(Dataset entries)
━━━━━━━━━━━━━━━━━━━━
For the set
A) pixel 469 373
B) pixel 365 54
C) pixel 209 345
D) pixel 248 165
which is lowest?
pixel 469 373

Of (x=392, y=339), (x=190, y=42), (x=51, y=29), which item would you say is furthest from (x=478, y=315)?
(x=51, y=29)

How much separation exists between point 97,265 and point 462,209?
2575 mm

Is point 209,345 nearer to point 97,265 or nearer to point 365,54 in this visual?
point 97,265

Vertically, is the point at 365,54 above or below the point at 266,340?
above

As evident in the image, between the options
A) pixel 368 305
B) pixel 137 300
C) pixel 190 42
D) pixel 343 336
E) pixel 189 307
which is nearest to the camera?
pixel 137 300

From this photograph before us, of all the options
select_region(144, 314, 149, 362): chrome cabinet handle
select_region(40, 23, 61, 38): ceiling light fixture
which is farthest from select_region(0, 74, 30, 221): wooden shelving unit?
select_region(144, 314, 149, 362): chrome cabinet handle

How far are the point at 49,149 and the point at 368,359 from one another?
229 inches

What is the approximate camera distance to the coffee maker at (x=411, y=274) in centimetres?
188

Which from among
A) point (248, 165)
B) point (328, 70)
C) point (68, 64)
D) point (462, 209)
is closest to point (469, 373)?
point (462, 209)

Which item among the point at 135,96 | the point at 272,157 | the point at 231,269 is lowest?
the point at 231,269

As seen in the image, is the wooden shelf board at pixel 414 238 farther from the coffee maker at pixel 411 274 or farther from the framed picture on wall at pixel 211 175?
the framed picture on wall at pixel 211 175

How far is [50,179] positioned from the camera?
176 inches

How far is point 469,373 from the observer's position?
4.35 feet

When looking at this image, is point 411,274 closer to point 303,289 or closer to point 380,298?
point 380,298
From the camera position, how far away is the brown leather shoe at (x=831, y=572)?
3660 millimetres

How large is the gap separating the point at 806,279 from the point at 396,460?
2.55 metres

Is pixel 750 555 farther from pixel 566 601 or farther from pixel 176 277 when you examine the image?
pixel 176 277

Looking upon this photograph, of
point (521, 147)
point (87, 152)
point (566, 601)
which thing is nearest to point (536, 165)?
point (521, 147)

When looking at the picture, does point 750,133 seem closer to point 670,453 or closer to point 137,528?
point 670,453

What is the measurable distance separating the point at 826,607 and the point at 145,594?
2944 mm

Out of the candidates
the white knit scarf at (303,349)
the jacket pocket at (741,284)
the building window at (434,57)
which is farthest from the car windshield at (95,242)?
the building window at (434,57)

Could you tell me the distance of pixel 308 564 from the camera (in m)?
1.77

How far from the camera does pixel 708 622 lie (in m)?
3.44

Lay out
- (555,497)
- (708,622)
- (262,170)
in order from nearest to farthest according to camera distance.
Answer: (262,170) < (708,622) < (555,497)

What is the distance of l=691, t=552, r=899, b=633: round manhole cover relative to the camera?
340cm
━━━━━━━━━━━━━━━━━━━━
= EXERCISE INSTRUCTIONS =
Substitute "espresso machine" for "coffee maker" throughout the data above, leaving everything else as it is.

= REPLY =
For the set
A) pixel 469 373
B) pixel 365 54
C) pixel 209 345
D) pixel 248 165
which is lowest?
pixel 469 373

Of (x=392, y=339), (x=190, y=42), (x=51, y=29), which item would you say is furthest from (x=478, y=315)?
(x=51, y=29)

How much separation exists between point 97,265 and point 462,209?
2575 mm

Is point 209,345 nearer to point 97,265 or nearer to point 365,54 in this visual?
point 97,265

Vertically, is the point at 365,54 above or below the point at 266,340?
above

As evident in the image, between the options
A) pixel 368 305
B) pixel 137 300
C) pixel 190 42
D) pixel 343 336
E) pixel 189 307
which is nearest to the camera?
pixel 137 300

From this photograph before us, of all the options
select_region(144, 314, 149, 362): chrome cabinet handle
select_region(40, 23, 61, 38): ceiling light fixture
which is farthest from select_region(0, 74, 30, 221): wooden shelving unit?
select_region(144, 314, 149, 362): chrome cabinet handle

How far are the point at 49,149 and the point at 368,359 from one another?
229 inches

What is the approximate camera distance to the espresso machine at (x=411, y=274) in centimetres?
188

Which from among
A) point (248, 165)
B) point (328, 70)
C) point (68, 64)
D) point (462, 209)
is closest to point (469, 373)?
point (462, 209)

Which item among the point at 135,96 | the point at 272,157 | the point at 231,269 is lowest?
the point at 231,269

As seen in the image, is the wooden shelf board at pixel 414 238 farther from the espresso machine at pixel 411 274 or farther from the framed picture on wall at pixel 211 175?
the framed picture on wall at pixel 211 175

How far is [50,179] positioned from the camera?
176 inches

How far is point 469,373 from the observer's position?
4.35 feet

When looking at this image, is point 411,274 closer to point 303,289 or closer to point 380,298?
point 380,298
From the camera position, how far away is the brown leather shoe at (x=831, y=572)?
3660 millimetres

How large is the gap separating the point at 806,279 from the point at 396,460?
2.55 metres

Is pixel 750 555 farther from pixel 566 601 or farther from pixel 176 277 when you examine the image?
pixel 176 277

Looking upon this photograph, of
point (521, 147)
point (87, 152)
point (566, 601)
which thing is nearest to point (536, 165)?
point (521, 147)

When looking at the picture, does point 750,133 seem closer to point 670,453 or closer to point 137,528?
point 670,453

What is the measurable distance separating the point at 826,607 and the point at 145,594?
2944 mm

Out of the candidates
the white knit scarf at (303,349)
the jacket pocket at (741,284)
the building window at (434,57)
which is farthest from the car windshield at (95,242)?
the building window at (434,57)

Could you tell me the distance of pixel 308 564 from the camera (in m)?
1.77

How far from the camera does pixel 708 622 lie (in m)?
3.44

Lay out
- (555,497)
- (708,622)
- (262,170)
in order from nearest to farthest according to camera distance.
Answer: (262,170) < (708,622) < (555,497)

What is the distance of l=691, t=552, r=899, b=633: round manhole cover relative to the camera?
340cm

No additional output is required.